The perennial debate over fraud in the free- and reduced-priced lunch program flared once again at last night's Charlotte-Mecklenburg school board meeting. Board members have been discussing the issue for years. Back in 2008, they moved towards auditing a random sampling of applications for the federally subsidized lunch program to see how many families were cheating. But they dropped that idea after being told some $34 million in lunch subsidies could be taken away if they didn't follow federal rules stipulating that they "may do no more" than the checks prescribed by Washington. (The U.S. Department of Agriculture tells school systems to check 3 percent of applications filed by families whose yearly income falls within $100 of the cutoff levels for aid).
Anyway, the debate popped up again last night after Cindy Hobbs, head of CMS' child nutrition program, briefed the board on the latest audit results, which showed 236 applications had been checked, and 66 didn't supply verification documents matching the income reported on the application. In another 36 cases, the families didn't respond. Board members Rhonda Lennon, Kaye McGarry and Tim Morgan said if potentially 43 percent of those applications had flaws, there must be thousands of similar cases of ineligible students receiving subsidized lunches. By Morgan's math, about 11,000.

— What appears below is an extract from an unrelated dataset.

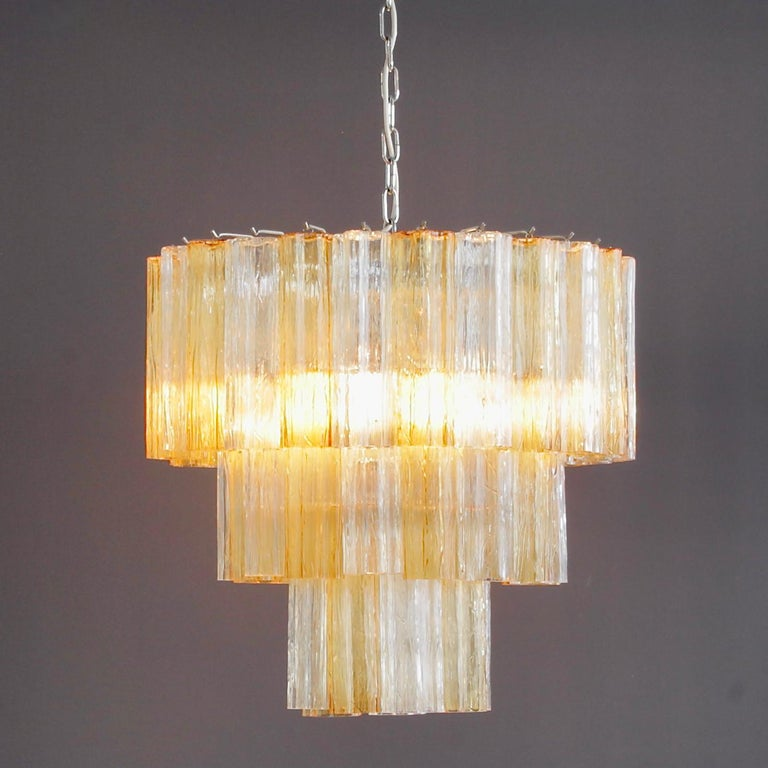 Chandelier with star-shaped 'Tronchi' glass pieces, Murano, Italy.  White metal structure with 48 Murano clear and amber glass pieces. Arranged over three layers. Chrome structure with six light fittings.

All of which prompted the same round of debate that's been going on for years on the school board. Coach Joe White, Richard McElrath and others suggested there's probably no way to find out how many people are cheating, so just feed the kids. Lennon took offense, stressing that she wasn't suggesting letting kids go hungry. She said her main concern is the fact that CMS uses the free-lunch figures to determine lots of other things, including who gets exemptions from Advanced Placement test fees and sports fees, and figuring how many additional teachers to assign schools. That prompted Superintendent Peter Gorman to repeat what he always says: the free-lunch figures, whatever their flaws, are the best tool CMS has for predicting which students will struggle and need extra help.
Lennon was undeterred.
"You're going to hear way more about this from me," she said. "That's not a threat. That's a promise."